Actually the hunter's mind is the ultimate weapon. Like an onboard computer, an outdoorsman feeds-in data, the information is processed between his ears, and the answer of where the buck should show up on any given day is fed out and put into the outgoing box of his intellect. Let's look at the factors that are fed into a knowledgeable hunter's brain and see how he comes up with hunt plans that consistently pay-off in buck sightings.
To be a consistently, successful deer hunter, you must adopt a philosophy which dictates that scouting is far more important and critical to hunter success than shooting. The effective hunter will spend 80 percent of his time in the woods scouting and trying to determine where and when a deer should show up and only 20 percent of his time in an attempt to take a deer. Less-knowledgeable hunters will spend 80 percent of their time wandering around in the woods or sitting on a tree stand, because they find a few deer tracks or some droppings. Then these same men only will spend 20 percent of their time trying to predict where the deer will show up.

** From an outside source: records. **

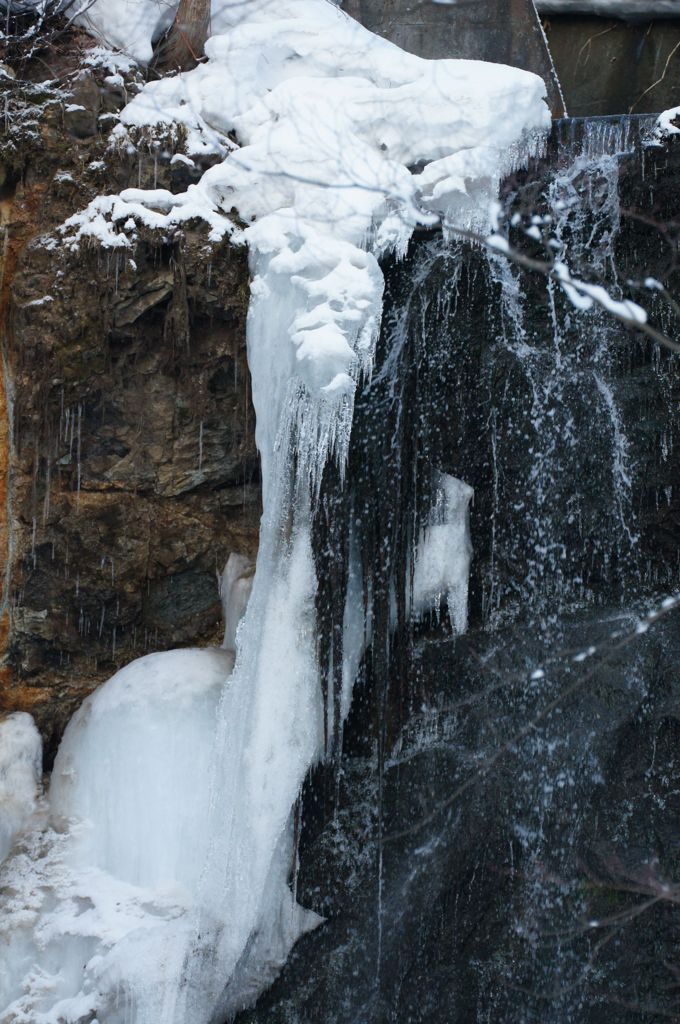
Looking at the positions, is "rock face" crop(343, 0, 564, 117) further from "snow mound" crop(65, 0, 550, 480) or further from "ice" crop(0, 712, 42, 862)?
"ice" crop(0, 712, 42, 862)

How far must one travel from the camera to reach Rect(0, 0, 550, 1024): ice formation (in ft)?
14.3

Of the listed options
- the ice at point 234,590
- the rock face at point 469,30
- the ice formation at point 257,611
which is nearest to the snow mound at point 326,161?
the ice formation at point 257,611

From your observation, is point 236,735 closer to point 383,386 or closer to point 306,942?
point 306,942

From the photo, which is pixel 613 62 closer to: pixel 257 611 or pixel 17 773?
pixel 257 611

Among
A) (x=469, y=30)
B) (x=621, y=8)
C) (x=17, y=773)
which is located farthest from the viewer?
(x=621, y=8)

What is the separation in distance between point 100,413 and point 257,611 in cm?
135

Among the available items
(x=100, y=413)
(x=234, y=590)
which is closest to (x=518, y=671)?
(x=234, y=590)

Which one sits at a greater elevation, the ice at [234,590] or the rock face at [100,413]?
the rock face at [100,413]

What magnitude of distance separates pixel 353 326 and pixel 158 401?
1.15m

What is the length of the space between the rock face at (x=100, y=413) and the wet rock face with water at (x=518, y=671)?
3.06 ft

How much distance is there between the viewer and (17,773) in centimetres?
496

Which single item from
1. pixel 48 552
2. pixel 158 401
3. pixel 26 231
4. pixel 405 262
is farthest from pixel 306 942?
pixel 26 231

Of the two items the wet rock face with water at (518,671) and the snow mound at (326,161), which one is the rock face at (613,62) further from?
the wet rock face with water at (518,671)

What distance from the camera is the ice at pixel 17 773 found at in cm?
482
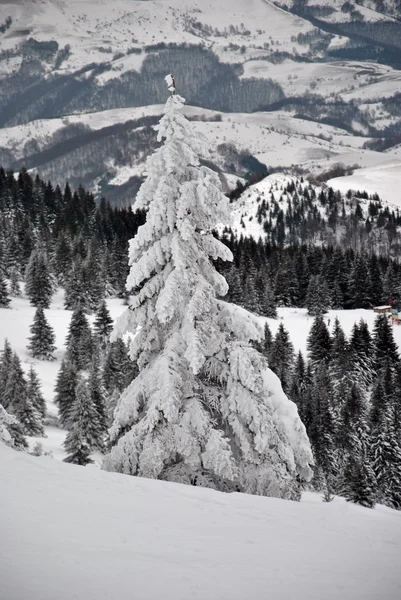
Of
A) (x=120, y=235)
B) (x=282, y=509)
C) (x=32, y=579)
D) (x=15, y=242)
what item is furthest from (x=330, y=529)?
(x=120, y=235)

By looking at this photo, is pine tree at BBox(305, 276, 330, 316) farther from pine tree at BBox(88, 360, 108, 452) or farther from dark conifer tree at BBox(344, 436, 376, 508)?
pine tree at BBox(88, 360, 108, 452)

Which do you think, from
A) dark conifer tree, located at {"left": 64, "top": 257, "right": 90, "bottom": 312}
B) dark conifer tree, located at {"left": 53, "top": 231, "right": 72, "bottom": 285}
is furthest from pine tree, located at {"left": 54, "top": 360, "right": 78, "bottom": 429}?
dark conifer tree, located at {"left": 53, "top": 231, "right": 72, "bottom": 285}

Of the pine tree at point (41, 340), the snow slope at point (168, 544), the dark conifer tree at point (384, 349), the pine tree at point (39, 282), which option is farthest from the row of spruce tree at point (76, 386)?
the dark conifer tree at point (384, 349)

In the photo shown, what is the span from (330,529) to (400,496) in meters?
38.4

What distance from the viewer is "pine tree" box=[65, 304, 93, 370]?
64312mm

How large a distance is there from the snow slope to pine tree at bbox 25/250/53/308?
79675 millimetres

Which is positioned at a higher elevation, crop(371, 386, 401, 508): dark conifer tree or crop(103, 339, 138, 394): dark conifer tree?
crop(371, 386, 401, 508): dark conifer tree

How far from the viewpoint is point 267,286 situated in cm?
9494

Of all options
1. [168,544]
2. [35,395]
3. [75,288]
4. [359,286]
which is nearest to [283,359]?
[35,395]

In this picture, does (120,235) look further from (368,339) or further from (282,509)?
(282,509)

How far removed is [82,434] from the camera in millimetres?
37344

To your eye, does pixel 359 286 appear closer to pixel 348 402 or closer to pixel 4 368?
pixel 348 402

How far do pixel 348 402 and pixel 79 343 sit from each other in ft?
107

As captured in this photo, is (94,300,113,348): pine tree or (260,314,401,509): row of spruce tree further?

But as a hunter once told me, "The most- important deer tracks to the hunter are the ones the deer is standing in when the hunter is ready to shoot."
In most areas of the country, you will find several consistent hunters who seem to always bag their bucks within the first 2 hours of the opening day of deer season. Although luck plays a role in their success, if you question them closely, you will find out that before the season opens they have spent days and weeks studying their deer, picking their stand sites and paying close attention to the details that result in their taking bucks. But there are no shortcuts. To regularly take deer year after year, you have to spend more time scouting than you do trying to shoot a deer. Three times of the year are the most productive for scouting - before the season, during the season and at the end of the season.